Challenge:
Rewrite the data from its start through the line containing "651L632 657L626 664V670L632", inclusive, swapping "mask_svg" for "mask_path" and leaving everything else untouched.

Stored records:

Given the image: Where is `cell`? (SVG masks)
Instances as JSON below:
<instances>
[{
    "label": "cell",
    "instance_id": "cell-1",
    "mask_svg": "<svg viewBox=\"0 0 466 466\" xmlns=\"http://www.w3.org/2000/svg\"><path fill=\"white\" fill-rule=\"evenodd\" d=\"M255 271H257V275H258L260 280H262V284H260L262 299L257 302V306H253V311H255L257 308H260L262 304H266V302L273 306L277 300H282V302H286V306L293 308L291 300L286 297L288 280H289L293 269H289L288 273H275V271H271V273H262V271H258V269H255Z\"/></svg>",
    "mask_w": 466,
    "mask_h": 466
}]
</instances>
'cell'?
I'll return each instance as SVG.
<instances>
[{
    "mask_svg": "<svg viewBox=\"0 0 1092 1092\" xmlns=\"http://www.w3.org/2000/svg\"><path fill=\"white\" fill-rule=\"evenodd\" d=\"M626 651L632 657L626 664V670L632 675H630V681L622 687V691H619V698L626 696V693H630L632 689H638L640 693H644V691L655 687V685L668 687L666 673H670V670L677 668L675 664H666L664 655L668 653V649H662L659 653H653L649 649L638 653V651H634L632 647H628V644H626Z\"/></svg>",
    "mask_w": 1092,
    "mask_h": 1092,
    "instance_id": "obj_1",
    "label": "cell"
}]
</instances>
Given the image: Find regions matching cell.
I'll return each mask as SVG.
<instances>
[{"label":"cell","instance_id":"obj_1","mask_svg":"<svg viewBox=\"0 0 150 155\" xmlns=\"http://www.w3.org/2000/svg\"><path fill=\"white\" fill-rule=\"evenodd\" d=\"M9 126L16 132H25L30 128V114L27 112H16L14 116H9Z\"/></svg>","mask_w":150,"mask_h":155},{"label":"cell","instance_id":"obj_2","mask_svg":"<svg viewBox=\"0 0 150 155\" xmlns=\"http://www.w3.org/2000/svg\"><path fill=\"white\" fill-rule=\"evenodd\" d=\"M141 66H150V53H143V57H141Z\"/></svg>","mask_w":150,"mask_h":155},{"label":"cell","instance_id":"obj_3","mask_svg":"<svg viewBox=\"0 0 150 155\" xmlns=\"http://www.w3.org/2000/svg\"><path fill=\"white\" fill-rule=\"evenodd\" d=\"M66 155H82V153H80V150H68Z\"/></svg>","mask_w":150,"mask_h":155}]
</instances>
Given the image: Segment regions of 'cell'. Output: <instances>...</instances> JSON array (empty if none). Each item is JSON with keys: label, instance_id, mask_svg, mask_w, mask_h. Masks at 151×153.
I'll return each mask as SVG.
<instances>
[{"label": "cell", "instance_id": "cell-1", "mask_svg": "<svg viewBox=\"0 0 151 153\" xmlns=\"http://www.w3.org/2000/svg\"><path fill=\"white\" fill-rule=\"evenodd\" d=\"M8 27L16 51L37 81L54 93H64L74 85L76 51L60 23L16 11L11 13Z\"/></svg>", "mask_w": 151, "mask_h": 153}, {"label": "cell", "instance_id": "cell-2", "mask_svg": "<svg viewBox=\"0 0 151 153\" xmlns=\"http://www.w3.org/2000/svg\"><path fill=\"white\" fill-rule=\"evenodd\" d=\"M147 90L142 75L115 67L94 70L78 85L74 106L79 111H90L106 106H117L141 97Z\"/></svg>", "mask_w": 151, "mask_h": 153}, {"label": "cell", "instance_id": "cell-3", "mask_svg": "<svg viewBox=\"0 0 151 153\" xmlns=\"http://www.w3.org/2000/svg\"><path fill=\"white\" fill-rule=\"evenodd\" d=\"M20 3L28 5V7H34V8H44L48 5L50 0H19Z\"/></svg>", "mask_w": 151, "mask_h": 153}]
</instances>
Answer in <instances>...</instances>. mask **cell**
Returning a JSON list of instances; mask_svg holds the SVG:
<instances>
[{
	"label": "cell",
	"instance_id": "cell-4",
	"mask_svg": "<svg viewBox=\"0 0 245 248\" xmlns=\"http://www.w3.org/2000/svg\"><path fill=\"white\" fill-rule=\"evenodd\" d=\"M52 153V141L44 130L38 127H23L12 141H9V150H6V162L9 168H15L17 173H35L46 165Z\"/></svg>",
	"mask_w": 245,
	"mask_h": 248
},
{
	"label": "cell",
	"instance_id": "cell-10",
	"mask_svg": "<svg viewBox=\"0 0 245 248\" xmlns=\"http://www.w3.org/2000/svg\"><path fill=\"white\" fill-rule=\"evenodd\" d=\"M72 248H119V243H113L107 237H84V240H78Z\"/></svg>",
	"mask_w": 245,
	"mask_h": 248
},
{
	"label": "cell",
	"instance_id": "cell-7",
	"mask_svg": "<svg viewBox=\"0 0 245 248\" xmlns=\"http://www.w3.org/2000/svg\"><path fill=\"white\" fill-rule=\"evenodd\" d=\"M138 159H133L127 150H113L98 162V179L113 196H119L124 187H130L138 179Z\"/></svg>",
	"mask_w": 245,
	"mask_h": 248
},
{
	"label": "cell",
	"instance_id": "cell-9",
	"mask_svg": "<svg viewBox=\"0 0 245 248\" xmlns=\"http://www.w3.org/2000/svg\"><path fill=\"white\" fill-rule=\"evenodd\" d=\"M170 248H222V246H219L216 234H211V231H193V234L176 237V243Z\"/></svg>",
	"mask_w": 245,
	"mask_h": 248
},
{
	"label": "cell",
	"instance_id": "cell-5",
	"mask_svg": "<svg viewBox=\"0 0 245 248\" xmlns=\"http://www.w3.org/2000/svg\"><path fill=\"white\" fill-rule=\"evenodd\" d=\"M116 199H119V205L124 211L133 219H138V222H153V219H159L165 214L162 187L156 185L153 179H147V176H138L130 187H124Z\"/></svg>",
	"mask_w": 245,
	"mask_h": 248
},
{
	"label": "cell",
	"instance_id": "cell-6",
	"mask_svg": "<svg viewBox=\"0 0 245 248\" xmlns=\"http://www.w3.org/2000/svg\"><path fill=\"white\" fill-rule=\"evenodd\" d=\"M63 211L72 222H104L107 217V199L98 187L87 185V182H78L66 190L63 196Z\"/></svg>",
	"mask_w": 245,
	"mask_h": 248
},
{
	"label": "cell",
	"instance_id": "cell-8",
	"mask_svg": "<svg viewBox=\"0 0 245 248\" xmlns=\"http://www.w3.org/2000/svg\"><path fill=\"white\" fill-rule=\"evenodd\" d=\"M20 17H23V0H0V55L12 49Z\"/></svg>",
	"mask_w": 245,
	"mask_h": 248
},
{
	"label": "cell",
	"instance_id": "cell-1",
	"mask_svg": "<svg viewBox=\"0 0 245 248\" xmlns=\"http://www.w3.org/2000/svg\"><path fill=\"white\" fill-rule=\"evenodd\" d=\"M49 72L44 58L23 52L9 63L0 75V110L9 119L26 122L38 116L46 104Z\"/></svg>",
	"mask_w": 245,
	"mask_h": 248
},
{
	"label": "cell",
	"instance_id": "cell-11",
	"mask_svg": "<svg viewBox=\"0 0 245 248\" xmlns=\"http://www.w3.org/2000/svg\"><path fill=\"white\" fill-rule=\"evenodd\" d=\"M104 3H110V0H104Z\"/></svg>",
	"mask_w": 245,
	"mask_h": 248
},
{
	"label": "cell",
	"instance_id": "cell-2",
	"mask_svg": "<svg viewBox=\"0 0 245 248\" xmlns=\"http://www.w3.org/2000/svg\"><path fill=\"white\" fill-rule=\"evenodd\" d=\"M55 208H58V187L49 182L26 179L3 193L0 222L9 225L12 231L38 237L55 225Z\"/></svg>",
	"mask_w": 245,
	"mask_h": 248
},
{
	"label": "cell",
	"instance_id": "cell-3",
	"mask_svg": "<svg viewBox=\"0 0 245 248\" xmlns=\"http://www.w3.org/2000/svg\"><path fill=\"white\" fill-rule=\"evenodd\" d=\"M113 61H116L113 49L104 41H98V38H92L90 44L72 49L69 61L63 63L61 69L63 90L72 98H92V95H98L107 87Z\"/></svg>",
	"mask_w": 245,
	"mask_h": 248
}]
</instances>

Exercise result:
Given the image: Where is `cell`? (SVG masks)
Instances as JSON below:
<instances>
[{
    "label": "cell",
    "instance_id": "cell-1",
    "mask_path": "<svg viewBox=\"0 0 466 466\" xmlns=\"http://www.w3.org/2000/svg\"><path fill=\"white\" fill-rule=\"evenodd\" d=\"M255 271H257V275H258L260 280H262V284H260L262 299L257 302V306H253V311H255L257 308H260L262 304H266V302L273 306L277 300H282V302H286V306L293 308L291 300L286 297L288 280H289L293 269H289L288 273H275V271H271V273H262V271H258V269H255Z\"/></svg>",
    "mask_w": 466,
    "mask_h": 466
}]
</instances>
'cell'?
I'll return each instance as SVG.
<instances>
[{
    "mask_path": "<svg viewBox=\"0 0 1092 1092\" xmlns=\"http://www.w3.org/2000/svg\"><path fill=\"white\" fill-rule=\"evenodd\" d=\"M626 651L632 657L626 664V670L632 675H630V681L622 687V691H619V698L626 696V693H630L632 689H638L640 693H644V691L655 687V685L668 687L666 673H670V670L677 668L675 664H666L664 655L668 653V649H662L659 653H653L649 649L638 653V651H634L632 647H628V644H626Z\"/></svg>",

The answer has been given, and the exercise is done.